Days of Eclipse, 1988

In its metaphoric allusion to celestial descent, subconscious mysticism (or perhaps, lunacy), and alien terrestriality, Aleksandr Sokurov’s Days of Eclipse recalls the opening sequences of Julio Medem’s Tierra and Andrei Tarkovsky’s Andrei Rublev as the camera follows the accelerated trajectory of an unseen projectile (the sound of an indecipherable voice perhaps suggests a conscious entity) hurtling towards the surface of the earth, aimed at the arid plains of a Turkmenistan rural village in central Asia, on the underdeveloped frontiers of a vast Soviet empire. In hindsight, the evocation to Tarkovsky seems particularly suited. Adapted from a science fiction novel by Arkady and Boris Strugatsky, the authors of Roadside Picnic on which Tarkovsky’s film, Stalker was based, Days of Eclipse, as the title suggests, is also an exploration of creation and search for enlightenment in an age of pervasive darkness – at the figurative twilight of humanity.
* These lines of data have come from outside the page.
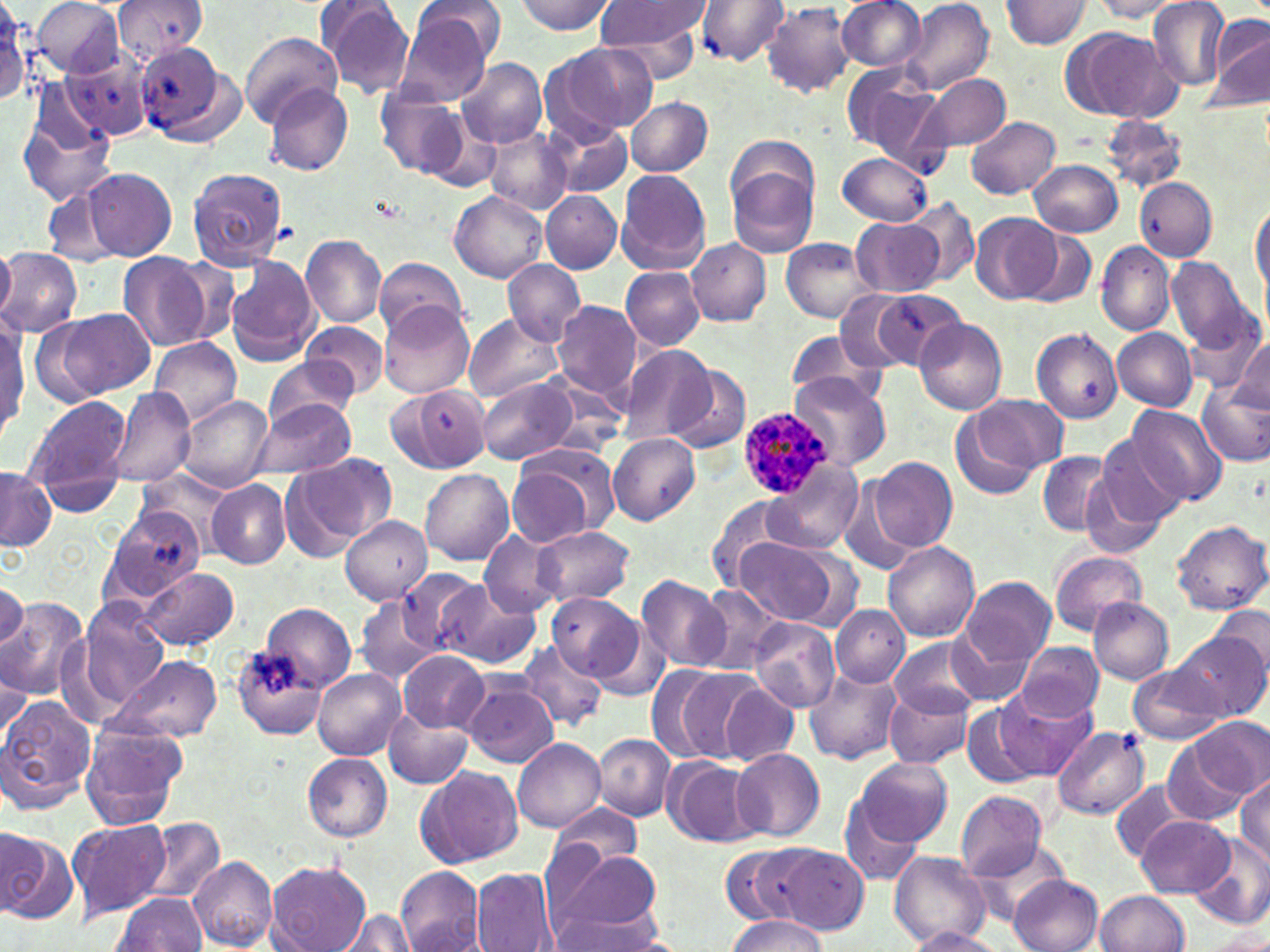
slide-level diagnosis = Plasmodium ovale
modality = optical microscopy
field of view = one of a larger specimen
magnification = 1000x
Plasmodium ovale-infected red blood cell locations = approximate bounding boxes as (x1,y1)-(x2,y2) corner pairs in pixels: (736,406)-(833,499)
stain = May-Grünwald-Giemsa
preparation = thin blood smear
image size = 1270×952 pixels
uninfected red blood cell locations = approximate bounding boxes as (x1,y1)-(x2,y2) corner pairs in pixels: (1,0)-(31,107), (114,0)-(207,62), (513,0)-(615,35), (595,0)-(712,59), (696,0)-(789,66), (837,0)-(927,72), (900,0)-(993,97), (1002,0)-(1092,48), (1091,0)-(1189,20), (1148,0)-(1229,90), (29,1)-(128,80), (316,1)-(415,99), (763,3)-(854,97), (396,4)-(498,105), (1204,13)-(1270,113), (1062,27)-(1180,123), (240,32)-(342,125), (553,41)-(659,136), (132,44)-(241,145), (62,51)-(154,141), (457,57)-(548,148), (843,65)-(950,170), (919,73)-(1010,153), (265,84)-(355,176), (380,89)-(467,176), (15,93)-(119,209), (626,95)-(713,178), (965,115)-(1061,198), (1103,115)-(1188,192), (542,117)-(632,198), (486,128)-(573,214), (836,152)-(933,225), (728,159)-(819,257), (1030,159)-(1123,237), (186,167)-(288,269), (81,168)-(177,261), (615,169)-(710,273), (1136,177)-(1218,260), (450,188)-(548,283), (541,190)-(623,273), (1249,199)-(1269,299), (907,200)-(979,285), (969,213)-(1061,304), (851,219)-(945,298), (1017,225)-(1098,309), (301,236)-(386,327), (781,238)-(873,323), (688,239)-(770,326), (1095,242)-(1175,337), (0,246)-(15,320), (0,248)-(83,338), (118,253)-(210,354), (225,255)-(319,366), (1165,255)-(1256,353), (374,256)-(470,340), (502,259)-(585,346), (621,267)-(704,350), (833,288)-(929,375), (867,290)-(965,370), (552,300)-(640,402), (380,303)-(474,398), (44,307)-(156,402), (461,313)-(563,403), (1196,317)-(1270,406), (0,318)-(27,441), (913,318)-(1006,415), (301,321)-(389,398), (1031,328)-(1123,424), (1112,328)-(1197,410), (786,329)-(884,402), (148,336)-(242,429), (1231,338)-(1269,414), (616,345)-(716,444), (264,360)-(358,431), (667,365)-(751,455), (788,370)-(890,471), (476,378)-(578,465), (1197,378)-(1270,466), (394,384)-(492,473), (106,388)-(196,488), (965,393)-(1066,483), (176,395)-(276,493), (24,396)-(130,511), (250,400)-(357,482), (1125,406)-(1229,506), (951,415)-(1041,500), (1095,431)-(1187,533), (607,433)-(701,524), (506,445)-(616,547), (286,452)-(396,554), (1039,452)-(1114,536), (867,455)-(958,553), (1078,462)-(1171,563), (766,463)-(861,556), (0,469)-(56,553), (421,469)-(513,564), (138,471)-(231,552), (206,479)-(291,570), (837,480)-(919,577), (707,494)-(797,590), (100,506)-(205,606), (340,515)-(433,606), (1171,520)-(1270,614), (532,526)-(634,606), (478,531)-(567,619), (735,536)-(843,626), (883,542)-(980,641), (1050,550)-(1146,636), (136,567)-(237,650), (397,568)-(485,655), (635,575)-(732,672), (959,575)-(1055,669), (0,578)-(28,652), (436,580)-(541,670), (693,583)-(789,674), (548,592)-(646,683), (355,593)-(442,685), (1089,597)-(1174,684), (0,599)-(87,699), (77,599)-(166,708), (1211,602)-(1270,684), (262,603)-(356,693), (831,604)-(908,687), (749,618)-(841,713), (1174,626)-(1266,721), (945,632)-(1035,706), (890,637)-(987,718), (508,638)-(599,815), (516,641)-(607,731), (1016,642)-(1105,722), (233,646)-(328,739), (398,650)-(488,732), (106,655)-(223,743), (0,660)-(31,752), (1127,664)-(1226,745), (659,665)-(762,764), (803,668)-(901,766), (313,669)-(406,760), (462,677)-(559,767), (720,683)-(799,766), (885,687)-(976,770), (991,688)-(1096,782), (0,691)-(96,814), (960,700)-(1048,789), (383,709)-(473,788), (1186,717)-(1269,804), (81,721)-(188,832), (1051,725)-(1149,819), (595,734)-(674,820), (513,739)-(605,832), (1162,739)-(1255,827), (732,749)-(825,841), (303,754)-(393,842), (853,756)-(953,847), (663,757)-(760,850), (1214,759)-(1270,845), (416,766)-(522,866), (1235,775)-(1269,862), (1110,779)-(1201,860), (954,790)-(1047,882), (837,798)-(926,884), (549,802)-(644,872), (1136,816)-(1233,896), (139,818)-(225,908), (67,819)-(170,919), (0,827)-(73,924), (1190,830)-(1270,929), (966,836)-(1072,926), (752,843)-(869,932), (721,846)-(802,925), (550,851)-(665,937), (889,851)-(989,949), (188,854)-(277,950), (266,860)-(370,952), (396,868)-(486,952), (471,869)-(558,952), (1009,874)-(1104,952), (1095,891)-(1191,952), (112,893)-(206,951), (547,907)-(670,952), (337,909)-(417,952), (725,915)-(827,951), (904,928)-(1008,952), (1199,930)-(1270,951)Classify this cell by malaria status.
The prefiguring Icarian image of undefined journey and uprooted desolation (a theme that also pervades the establishing images of transplantation in Sharunas Bartas’ Few of Us) would sublimate into unexpected, ephemeral forms throughout the film – surreal encounters, curious, somnambulistic rituals, otherworldly visions, crippling paranoia, and foreboding cosmic alignments – to create a perspective of the Soviet outpost, not as a landscape of untapped potential, but as an unassimilated culture foundering in the vacuum of an imposed, meaningless, ritualized order.

The reluctant witness to this soul-sapping, Dante-esque existential limbo is the young, idealistic physician Malyanov (Aleksei Ananishnov) who, at the instigation of the government in its push to modernize the rural Asiatic territories, relocated from Gorky in order to set up a clinic in the village. Ethnically and linguistically unassimilated into the local culture (and whose advice and medical practice are largely ignored by the impoverished villagers), his limited interaction with the outside world is relegated to the company of other kindred exiles: his suicidal neighbor, an underemployed engineer demoralized by the futility of his unrealized plans and who has been occupying his time by writing journals that no one else reads (a ritual that is paralleled in Malyanov’s own perpetual typing of unsubmitted reports to pass the time); his estranged sister (Irina Sokolova) who questions his determination in continuing his practice in the village despite the profound isolation and disappointment of his empty, mind-numbing station; a cherubic, lost boy (who may have been abandoned or ran away from home out of hunger or abuse) who insinuates himself into Malyanov’s care; his aimless and increasingly paranoid friend who continues to bear the residual psychological scars of generational trauma after his parents were driven from Russia during the Stalinist purges (note Sokurov’s pointed reference to ethnic cleansing as part of the ideology behind the Great Purge, a silenced history that Kazakh filmmaker Ermek Shinarbaev also alludes to in his integration of the Korean-Kazakh experience in Revenge).

Little by little, as the village succumbs to the lethargy of the oppressive heat and the distractive mysticism of strange natural phenomena and arbitrary brushes with isolated resistance and nebulous authority, what emerges in Malyanov’s encounters is the pervasive inertia and resignation of a society living under a crumbling totalitarian regime where the specter of fear and uncertainty has metastasized into empty rituals that have become disarticulated from their meaning (a decontextualization that is also illustrated through the uprooted exiles’ alienation from their adoptive community). Within this context, Days of Eclipse aesthetically converges, not only with the elliptical mystery of Victor Erice’s allegorical, Franco-era film, The Spirit of the Beehive, but also with the dark humor and environmental desolation of Béla Tarr’s cinema (that coincided with the beginning of his fateful association with novelist László Krashnahorkai in Damnation), where human comedy is borne of a tedium and acute awareness of squandered time, and the strange, surreal, post-apocalyptic landscapes reflect the wasted potential of a myopic, destructive, self-eroding society. It is this metaphoric darkness of empty existence and directionless compass that is intrinsically captured in the extended closing shot of Malyanov’s enigmatic gaze framed against the barren, eternal landscape – suspended in a netherworld between earth and sky like Dickensian tragic specters hovering over the earth, unable to break free from their moorings – a transitory passage into the void of a delusive (and inescapable) liberation.